TASK 1:
Retype the stretch of the listing from the line containing "Quick check: any barrel/buckets" through the line containing "left=281, top=232, right=331, bottom=275", both lines included.

DOCUMENT EXTRACT:
Untitled-1-5It’s that time, just before the end of the year, when you look around the house and ask a simple question. Are you ready for the winter months, visiting guests, and other holiday plans?

Many people use a three-step process to have their homes in order. They (i) clean up the mess, (ii) reconfigure the house for their near-term plans, and (iii) prioritize small home upgrades to make an enjoyable holiday season.

We do this so that our friends and family have an enjoyable experience while we try to avoid the stress from last-minute changes. 

We can use similar thinking and approaches when looking to improve employee experiences with IT service management practices. The three steps – clean up, reconfigure, and prioritize small upgrades – are a foundation for how we can improve employee engagement and IT workflows in Jira Service Management (JSM). 

Only we’re not thinking about the holidays, instead we’re thinking about how we can streamline JSM to prepare the IT services team for the next few quarters.

SOURCE DATA:
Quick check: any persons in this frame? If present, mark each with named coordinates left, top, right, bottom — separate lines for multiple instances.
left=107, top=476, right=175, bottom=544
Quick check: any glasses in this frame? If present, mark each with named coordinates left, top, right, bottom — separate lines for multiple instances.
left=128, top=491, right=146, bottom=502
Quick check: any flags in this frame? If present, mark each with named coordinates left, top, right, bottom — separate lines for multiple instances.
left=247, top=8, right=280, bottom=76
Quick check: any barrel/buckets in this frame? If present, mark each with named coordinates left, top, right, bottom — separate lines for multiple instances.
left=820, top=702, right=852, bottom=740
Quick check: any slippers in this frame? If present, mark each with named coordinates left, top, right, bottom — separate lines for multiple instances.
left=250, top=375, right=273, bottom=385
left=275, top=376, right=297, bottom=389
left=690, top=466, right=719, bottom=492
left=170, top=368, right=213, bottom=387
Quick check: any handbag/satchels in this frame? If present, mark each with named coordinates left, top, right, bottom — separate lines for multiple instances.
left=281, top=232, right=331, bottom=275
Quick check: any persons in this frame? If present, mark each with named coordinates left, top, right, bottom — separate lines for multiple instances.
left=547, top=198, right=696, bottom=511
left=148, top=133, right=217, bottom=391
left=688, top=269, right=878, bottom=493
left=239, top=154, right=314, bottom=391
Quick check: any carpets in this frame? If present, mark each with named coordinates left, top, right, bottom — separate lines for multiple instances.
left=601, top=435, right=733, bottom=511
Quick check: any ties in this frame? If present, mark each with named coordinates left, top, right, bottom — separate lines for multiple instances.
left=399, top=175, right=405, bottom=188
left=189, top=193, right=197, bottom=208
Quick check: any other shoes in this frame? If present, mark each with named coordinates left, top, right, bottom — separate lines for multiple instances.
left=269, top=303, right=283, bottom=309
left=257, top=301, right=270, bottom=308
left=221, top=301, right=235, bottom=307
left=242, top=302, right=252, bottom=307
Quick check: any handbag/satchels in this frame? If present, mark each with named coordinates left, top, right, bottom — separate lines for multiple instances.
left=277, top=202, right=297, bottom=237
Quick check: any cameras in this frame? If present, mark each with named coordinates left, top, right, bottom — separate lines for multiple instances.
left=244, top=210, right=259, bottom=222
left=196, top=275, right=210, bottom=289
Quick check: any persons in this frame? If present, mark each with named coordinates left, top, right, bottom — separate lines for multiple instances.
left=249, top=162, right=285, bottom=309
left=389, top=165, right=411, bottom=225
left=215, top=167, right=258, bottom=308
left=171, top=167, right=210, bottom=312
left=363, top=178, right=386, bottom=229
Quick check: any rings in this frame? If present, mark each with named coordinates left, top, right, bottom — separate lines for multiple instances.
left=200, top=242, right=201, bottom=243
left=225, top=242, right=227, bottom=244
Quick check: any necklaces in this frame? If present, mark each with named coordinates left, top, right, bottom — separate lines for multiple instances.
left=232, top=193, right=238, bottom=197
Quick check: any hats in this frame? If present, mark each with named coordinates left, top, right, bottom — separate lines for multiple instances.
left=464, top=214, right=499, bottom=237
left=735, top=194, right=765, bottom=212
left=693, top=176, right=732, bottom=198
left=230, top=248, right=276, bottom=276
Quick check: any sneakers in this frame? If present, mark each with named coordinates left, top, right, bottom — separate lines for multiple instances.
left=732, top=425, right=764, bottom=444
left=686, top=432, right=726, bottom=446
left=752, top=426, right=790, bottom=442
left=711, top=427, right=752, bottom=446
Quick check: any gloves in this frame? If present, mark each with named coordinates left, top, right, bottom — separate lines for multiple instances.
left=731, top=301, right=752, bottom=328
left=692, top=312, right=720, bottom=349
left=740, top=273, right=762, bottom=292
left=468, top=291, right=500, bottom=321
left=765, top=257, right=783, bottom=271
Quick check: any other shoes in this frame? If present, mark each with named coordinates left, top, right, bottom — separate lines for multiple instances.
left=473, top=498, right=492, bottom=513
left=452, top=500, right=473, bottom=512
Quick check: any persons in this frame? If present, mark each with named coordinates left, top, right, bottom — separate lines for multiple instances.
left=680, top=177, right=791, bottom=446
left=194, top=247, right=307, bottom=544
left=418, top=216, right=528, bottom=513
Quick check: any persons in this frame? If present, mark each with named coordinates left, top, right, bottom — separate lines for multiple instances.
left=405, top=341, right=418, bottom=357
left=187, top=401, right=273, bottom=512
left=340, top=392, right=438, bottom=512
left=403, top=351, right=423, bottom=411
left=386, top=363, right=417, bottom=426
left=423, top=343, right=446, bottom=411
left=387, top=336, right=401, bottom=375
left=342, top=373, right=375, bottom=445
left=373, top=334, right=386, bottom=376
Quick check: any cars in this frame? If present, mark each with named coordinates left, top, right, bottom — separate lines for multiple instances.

TASK 2:
Continue the passage about readying Jira Service Management for the IT services team from where it stops.

OUTPUT 1:
Quick check: any barrel/buckets in this frame? If present, mark each with named coordinates left, top, right, bottom — separate lines for multiple instances.
left=820, top=702, right=852, bottom=740
Quick check: any slippers in this frame? If present, mark each with named coordinates left, top, right, bottom — separate lines for multiple instances.
left=250, top=375, right=273, bottom=385
left=275, top=376, right=297, bottom=389
left=690, top=466, right=719, bottom=492
left=170, top=368, right=213, bottom=387
Quick check: any handbag/satchels in this frame? If present, mark each with named coordinates left, top, right, bottom — separate lines for multiple instances.
left=281, top=232, right=331, bottom=275

OUTPUT 2:
In the webinar that I moderate, 5 Ways to Improve Business Agility By Cleaning Up Your ITSM Tools, my panelists and I share best practices that fall across the three steps of cleaning up, reconfiguring, and prioritizing upgrades. For example, what should you clean up and simplify on request forms, how should you reconfigure ticket routing, and how should you prioritize consolidations from other ITSM tools or M&A business activities?


Take a user-centric approach when reviewing your JSM configuration 

Last year, I wrote about how to clean up projects in Jira Software and shared five guidelines on how agile teams and DevOps organizations should configure projects, boards, and user roles. In this post, I share insights on how to think about JSM projects, request types, portal groups, and services.

Specifically, ITSM teams often have conflicting requirements and can fall into disconnects between:

  • How they want the service desk to operate and improve operational KPIs
  • How ITSM connects with other IT functions, including DevOps and teams adopting scrum
  • What ITIL recommends as best practices when defining IT services
  • How the business is organized, including business units, geographies, and departments
  • How employees use technology services to complete their jobs efficiently and intelligently

These disconnects often lead to messy ITSM tool configurations, especially when IT consolidates from other ITSM tools, and M&A brings in new users and IT services.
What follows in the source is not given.